Love is a 1991 Indian Hindi-language romance film directed by Suresh Krissna, starring Salman Khan, Revathi (in her Bollywood debut) in the lead roles. It is the remake of the Telugu film Prema (1989). It could not repeat the success of the original and ended up as an average grosser. The makers changed the tragic climax from the original film to one with a happy ending. This movie is also remembered for the romantic song "Saathiya Tune Kya Kiya". The rights to this film are owned by Shah Rukh Khan's Red Chillies Entertainment.

Plot
Jailed as a juvenile for killing his abusive father (Sudhir Kumar), who is responsible for his mother's suicide, Prithvi (Salman Khan) is unable to stand any atrocity. He meets Maggie Pinto (Revathi Menon) and after a few chance meetings, they both fall in love. Maggie takes Prithvi to meet her parents, but they reject him after learning about his criminal past. When Maggie and Prithvi persist, Maggie's mother, Stella Pinto (Rita Bhaduri), calls the police and has Prithvi jailed. Guruji (Amjad Khan) comes to Prithvi's aid and bails him out. Prithvi and Maggie continue their courtship, but Stella finds out and intervenes, sending goons to attack Prithvi, during which Maggie is injured. How this affects everyone close to her is the crux of the story.

• **INFORMATION SUPPLIED**:

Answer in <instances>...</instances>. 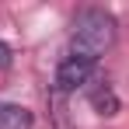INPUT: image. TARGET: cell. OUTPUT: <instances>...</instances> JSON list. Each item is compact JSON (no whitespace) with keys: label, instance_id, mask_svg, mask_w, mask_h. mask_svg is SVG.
<instances>
[{"label":"cell","instance_id":"cell-4","mask_svg":"<svg viewBox=\"0 0 129 129\" xmlns=\"http://www.w3.org/2000/svg\"><path fill=\"white\" fill-rule=\"evenodd\" d=\"M35 119L21 105H0V129H31Z\"/></svg>","mask_w":129,"mask_h":129},{"label":"cell","instance_id":"cell-5","mask_svg":"<svg viewBox=\"0 0 129 129\" xmlns=\"http://www.w3.org/2000/svg\"><path fill=\"white\" fill-rule=\"evenodd\" d=\"M4 66H11V45L0 39V70H4Z\"/></svg>","mask_w":129,"mask_h":129},{"label":"cell","instance_id":"cell-3","mask_svg":"<svg viewBox=\"0 0 129 129\" xmlns=\"http://www.w3.org/2000/svg\"><path fill=\"white\" fill-rule=\"evenodd\" d=\"M84 91H87V101L94 105V112H98V115H108V119H112V115L119 112V94L112 91V84H108L105 77H98V73H94V77L87 80Z\"/></svg>","mask_w":129,"mask_h":129},{"label":"cell","instance_id":"cell-2","mask_svg":"<svg viewBox=\"0 0 129 129\" xmlns=\"http://www.w3.org/2000/svg\"><path fill=\"white\" fill-rule=\"evenodd\" d=\"M98 73V63H91V59H84V56H70L66 52L63 63L56 66V91L59 94H73V91H80V87H87V80Z\"/></svg>","mask_w":129,"mask_h":129},{"label":"cell","instance_id":"cell-1","mask_svg":"<svg viewBox=\"0 0 129 129\" xmlns=\"http://www.w3.org/2000/svg\"><path fill=\"white\" fill-rule=\"evenodd\" d=\"M119 24L115 18L101 11V7H84L73 18V31H70V56H84L91 63H98L108 49L115 45Z\"/></svg>","mask_w":129,"mask_h":129}]
</instances>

• **CHALLENGE 1**: According to the passage on the film Love, which company owns the rights to the film?
• **CHALLENGE 2**: Decide whether each statement agrees with the passage on the film Love, and support each yes or no with a quotation from it: (a) Love is a remake of a Telugu film. (b) The makers kept the tragic climax of the original film. (c) Guruji bails Prithvi out of jail.

• **SOLUTION 1**: Shah Rukh Khan's Red Chillies Entertainment owns the rights.

• **SOLUTION 2**:
(a) Yes: "It is the remake of the Telugu film Prema (1989)."
(b) No: "The makers changed the tragic climax from the original film to one with a happy ending."
(c) Yes: "Guruji (Amjad Khan) comes to Prithvi's aid and bails him out."